The former Minister for Sea, Transport and Infrastructure in the Croatian government, Siniša Hajdaš Dončić, has said that a total of six companies had previously expressed interest in buying a stake in the national carrier and has urged the country' s newly elected Prime Minister to resume Croatia Airlines' privatisation process. "A total of six parties had expressed interest. Among them was Lufthansa, as well as a company from Cyprus and Greece each. We also held talks with an Indonesian (Garuda) and Chinese (Hainan) airline and there was initial interest from both. It was up to Croatia Airlines to decide which path they would take. Usually, the sale of a company and the search for a strategic partner lasts four to five years. This is not a priority for the new government", Mr Hajdaš Dončić said. He added that after the carrier sells its lucrative slots at London's Heathrow Airport, in line with its plans, the search for a partner will become more difficult.

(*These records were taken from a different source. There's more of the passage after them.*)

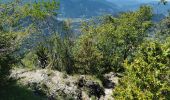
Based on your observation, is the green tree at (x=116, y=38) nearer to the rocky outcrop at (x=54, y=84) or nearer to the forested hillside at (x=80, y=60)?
the forested hillside at (x=80, y=60)

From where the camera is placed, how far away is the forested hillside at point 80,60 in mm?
29344

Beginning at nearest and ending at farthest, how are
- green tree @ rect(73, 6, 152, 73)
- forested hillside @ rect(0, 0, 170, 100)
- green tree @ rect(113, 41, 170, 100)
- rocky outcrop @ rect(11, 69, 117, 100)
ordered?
green tree @ rect(113, 41, 170, 100) < forested hillside @ rect(0, 0, 170, 100) < rocky outcrop @ rect(11, 69, 117, 100) < green tree @ rect(73, 6, 152, 73)

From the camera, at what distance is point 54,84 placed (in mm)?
36969

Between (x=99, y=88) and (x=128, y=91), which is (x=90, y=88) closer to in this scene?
(x=99, y=88)

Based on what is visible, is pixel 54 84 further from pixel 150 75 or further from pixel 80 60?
pixel 80 60

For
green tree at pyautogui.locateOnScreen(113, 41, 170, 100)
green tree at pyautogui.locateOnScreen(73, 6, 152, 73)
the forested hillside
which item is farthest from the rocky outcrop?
green tree at pyautogui.locateOnScreen(73, 6, 152, 73)

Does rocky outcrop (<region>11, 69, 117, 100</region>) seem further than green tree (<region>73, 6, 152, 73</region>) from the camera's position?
No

Croatia Airlines' CEO, Krešimir Kučko, previously said that foreign carriers had shown no real intention in acquiring a stake in the company. "No one has given a firm offer. The state hired a consultant who was supposed to prepare the privatisation procedure. However, they only completed part of the job and tried gauge interest on the market", Mr Kučko said. He added, "The company should be recapitalised as soon as possible, so as to allow it to develop and grow. Unlike privatisation, it will safeguard national interests. We can expand at a respectable pace using our own resources, but the market can take on more". However, Mr Hajdaš Dončić argues, "Croatia Airlines should have been dealt with prior to the country's accession to the European Union together with the concession of Zagreb Airport. The two should have been linked. The Serbs made a wise move. If you sell slots to cover your costs that signals the end. Croatia Airlines has lost some 30% of its value in my opinion. What are you selling? You have no value on the open market".
The former minister has warned that the Croatian carrier now has to deal with falling revenues, as well as costs related to a settlement in the United States. "There is debt on tax which was accumulated in 2008 on behalf of the airline's sales agent in the US. In 2013/14 it was identified that Croatia Airlines did not pay tax for the sold tickets and an out-of-court settlement had to be reached amounting to ten million dollars. The entire case is odd but now dues must be made". He added, "Croatia Airlines did not complete its repositioning and did not divide the company into three profitable entities. Revenues are declining". The previous Croatian government had planned to sell a majority stake to an EU-based airline, retaining only a 25% share. Furthermore, local pension funds were interested in acquiring a 5 - 10% stake had the government found a serious strategic partner that would have treated the investment as a long-term commitment. However, since mid-2015, there has been little to no progress in Croatia Airlines' privatisation process.